Material provided
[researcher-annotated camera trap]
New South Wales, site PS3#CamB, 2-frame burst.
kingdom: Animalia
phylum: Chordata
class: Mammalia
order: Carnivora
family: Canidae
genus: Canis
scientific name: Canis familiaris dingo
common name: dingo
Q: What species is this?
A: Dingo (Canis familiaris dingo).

* * *

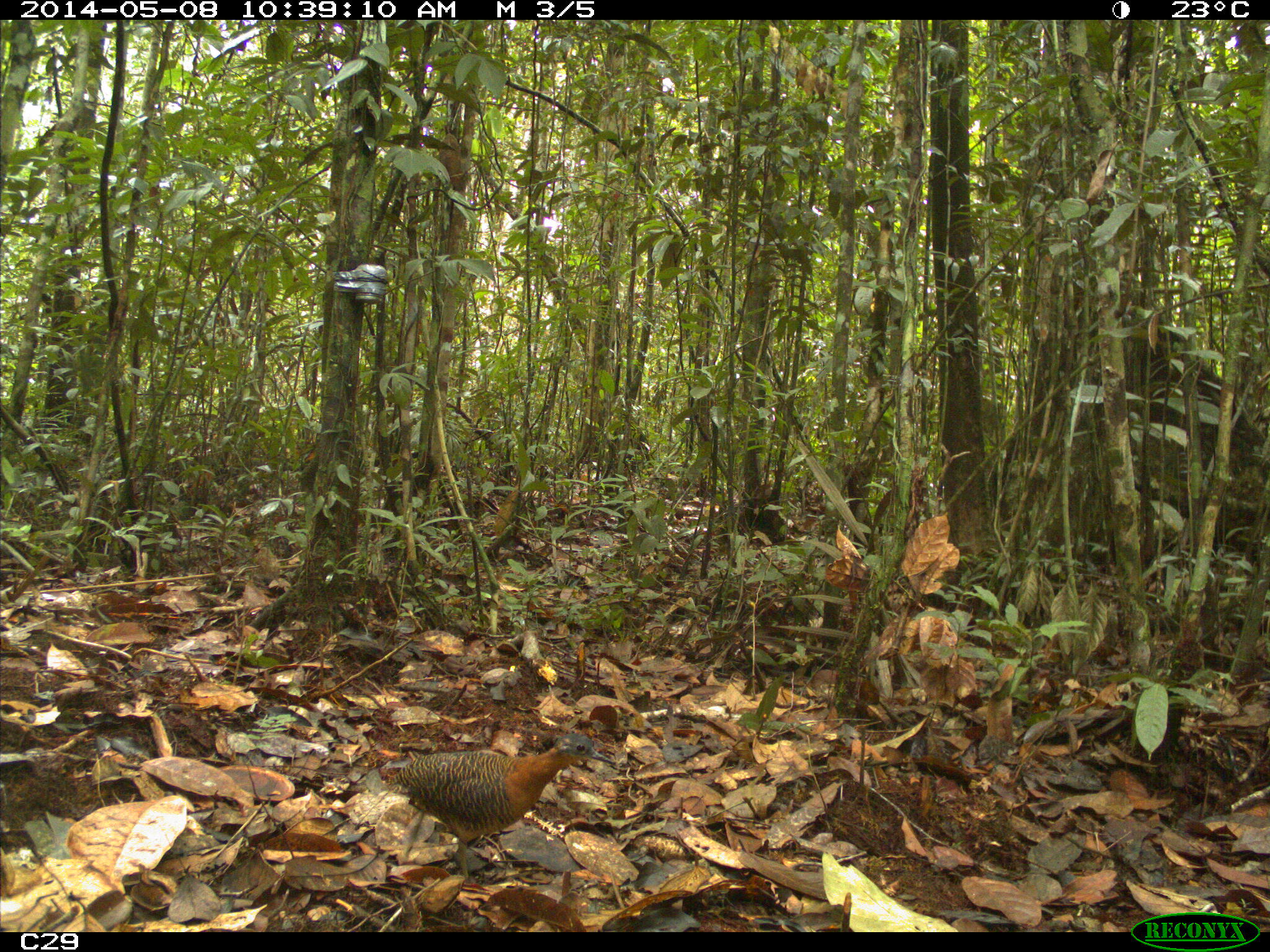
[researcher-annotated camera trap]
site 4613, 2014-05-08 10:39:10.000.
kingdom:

--

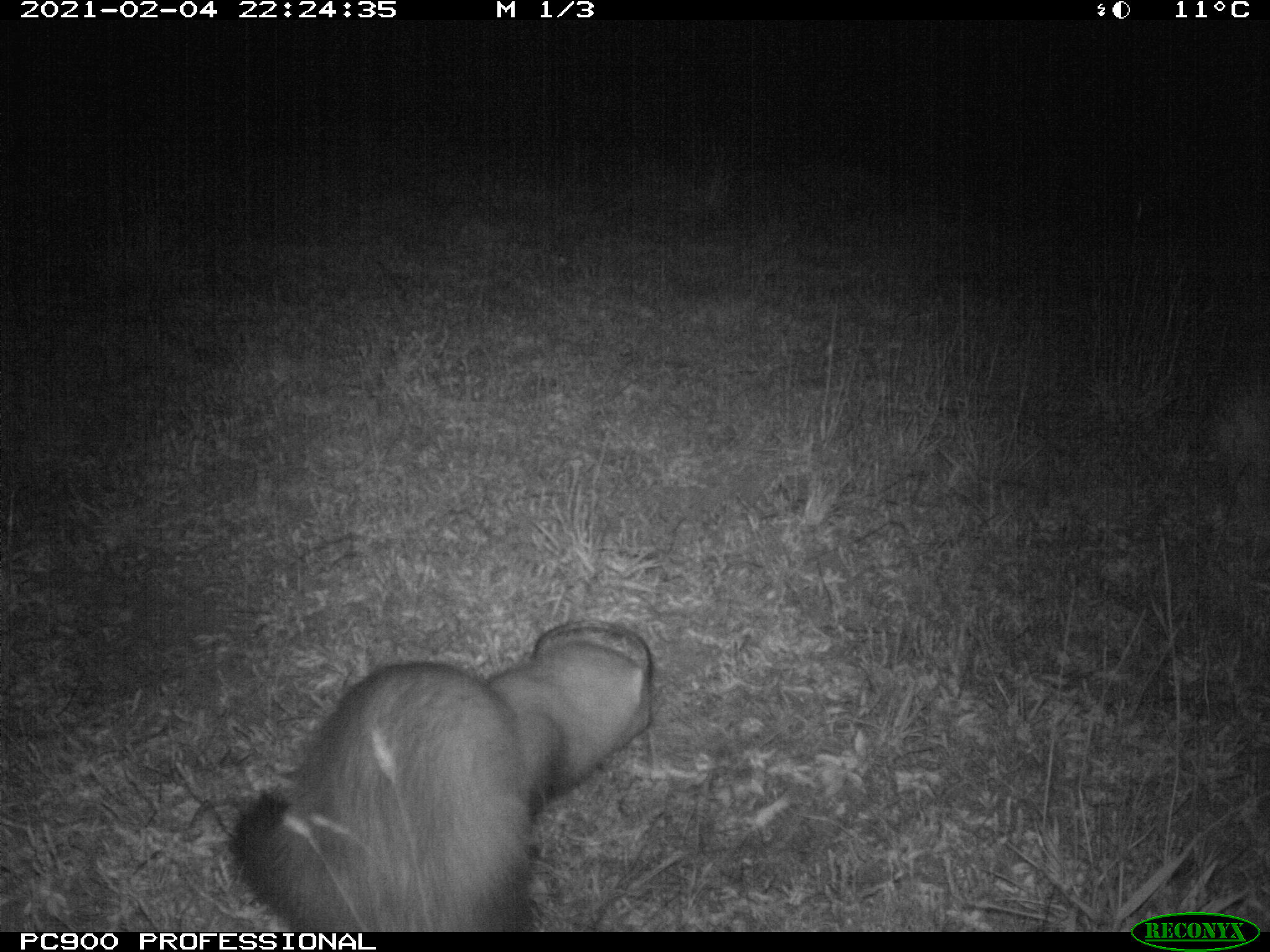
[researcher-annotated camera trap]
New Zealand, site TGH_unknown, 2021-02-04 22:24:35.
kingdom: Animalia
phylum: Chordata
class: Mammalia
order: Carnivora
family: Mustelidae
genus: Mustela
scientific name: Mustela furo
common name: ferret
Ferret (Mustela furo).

Try it
Among the lines above, find the one with "family: Canidae" and the one with "A: Dingo (Canis familiaris dingo).". Quote both and everything between them, exactly.

Answer box
family: Canidae
genus: Canis
scientific name: Canis familiaris dingo
common name: dingo
Q: What species is this?
A: Dingo (Canis familiaris dingo).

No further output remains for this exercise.